One could also create hybrid degrees (not unlike HPS), where one demands a MA in an empirical field alongside the PhD.

The nice thing about the two options just mentioned is that you can keep the philosophy curriculum in tact without sacrificing some of the things that make it worthy.

But my own sense is that things are moving in the direction that you want within philosophy, but that as a consequence there will be increasing divergence of expectations and standards within it.

Posted by: Eric Schliesser | 06/01/2017 at 07:04 AM

Departments could require that graduate students who don't meet certain formal requirements have to take an intensive summer course in formal methods before starting the program.

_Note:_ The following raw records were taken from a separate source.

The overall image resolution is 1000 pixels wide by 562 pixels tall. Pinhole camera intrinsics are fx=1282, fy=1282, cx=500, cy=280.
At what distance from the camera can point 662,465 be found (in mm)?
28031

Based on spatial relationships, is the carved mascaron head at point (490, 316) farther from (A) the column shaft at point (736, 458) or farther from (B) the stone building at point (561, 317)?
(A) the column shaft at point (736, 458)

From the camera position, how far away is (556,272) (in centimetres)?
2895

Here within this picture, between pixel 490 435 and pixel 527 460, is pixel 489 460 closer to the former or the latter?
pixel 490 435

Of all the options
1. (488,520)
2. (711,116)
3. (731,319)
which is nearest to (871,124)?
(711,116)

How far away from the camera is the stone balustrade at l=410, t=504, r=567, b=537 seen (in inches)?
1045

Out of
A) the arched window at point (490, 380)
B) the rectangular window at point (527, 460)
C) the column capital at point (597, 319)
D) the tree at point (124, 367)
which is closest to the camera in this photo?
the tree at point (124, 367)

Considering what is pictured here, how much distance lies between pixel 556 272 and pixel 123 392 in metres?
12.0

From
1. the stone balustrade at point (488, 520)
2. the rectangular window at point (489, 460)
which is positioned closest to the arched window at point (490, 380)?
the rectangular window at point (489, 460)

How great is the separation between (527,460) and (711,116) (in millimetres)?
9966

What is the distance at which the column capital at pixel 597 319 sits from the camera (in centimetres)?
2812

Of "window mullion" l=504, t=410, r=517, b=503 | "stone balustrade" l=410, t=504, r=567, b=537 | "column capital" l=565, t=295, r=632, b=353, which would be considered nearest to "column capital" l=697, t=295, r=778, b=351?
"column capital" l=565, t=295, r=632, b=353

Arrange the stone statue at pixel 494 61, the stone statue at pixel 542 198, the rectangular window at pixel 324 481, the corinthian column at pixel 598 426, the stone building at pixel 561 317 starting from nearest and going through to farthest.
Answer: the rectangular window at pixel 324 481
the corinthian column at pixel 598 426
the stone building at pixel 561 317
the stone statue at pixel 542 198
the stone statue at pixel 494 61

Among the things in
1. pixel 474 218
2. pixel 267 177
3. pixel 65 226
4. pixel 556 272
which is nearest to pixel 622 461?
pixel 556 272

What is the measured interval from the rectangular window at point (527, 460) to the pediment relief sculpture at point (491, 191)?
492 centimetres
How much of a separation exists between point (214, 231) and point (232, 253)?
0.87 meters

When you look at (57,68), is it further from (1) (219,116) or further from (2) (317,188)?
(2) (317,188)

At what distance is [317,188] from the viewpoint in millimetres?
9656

Posted by: Robert Gressis | 06/03/2017 at 04:30 AM

Hi Eric, I've long supported having more math in philosophy curricula. As you may know, I wrote a book on math that philosophers can use:

More Precisely: The Math You Need to do Philosophy

http://www.ericsteinhart.com/TOOLS/tools-home.html

It might be useful!

- Eric

Posted by: Eric Steinhart | 06/07/2017 at 12:08 AM

Well, I have a background in mathematics, but I don't really do philosophy of mathematics (or, indeed, philosophical logic); mostly I do metaphysics and the philosophy of action. Looking at the use of logic in philosophy from the outside, it seems to be really rather strange as a selection of logical topics: no proof theory, no higher order logic, no type theory, no category theory (all of these are areas of logic that are used a lot in computer science, for example, and that aren't obviously irrelevant to philosophy). Now one can, of course, say the usual things: finite time in a PhD course, too many prerequisites for quite a lot of this stuff, and so on. What this amounts to is the limitations of finiteness, and what follows from it: the essential contingency of any selection of technical topics to teach to philosophers. But what's strange about the philosophical logic done in the Good Old Days (the 50s to the 70s, or so) is that it looked, from the inside, as if it was based on a natural and obvious selection of technical material: that philosophers could be happy that they knew the correct technical material, and that no more was needed. This was a very strange set of affairs, and what might be an advantage in the present setup is that the selection of topics at least looks contingent from the inside. (The question about the fragmentation of the profession is, of course, another matter, and the present situation might not be advantageous from that point of view).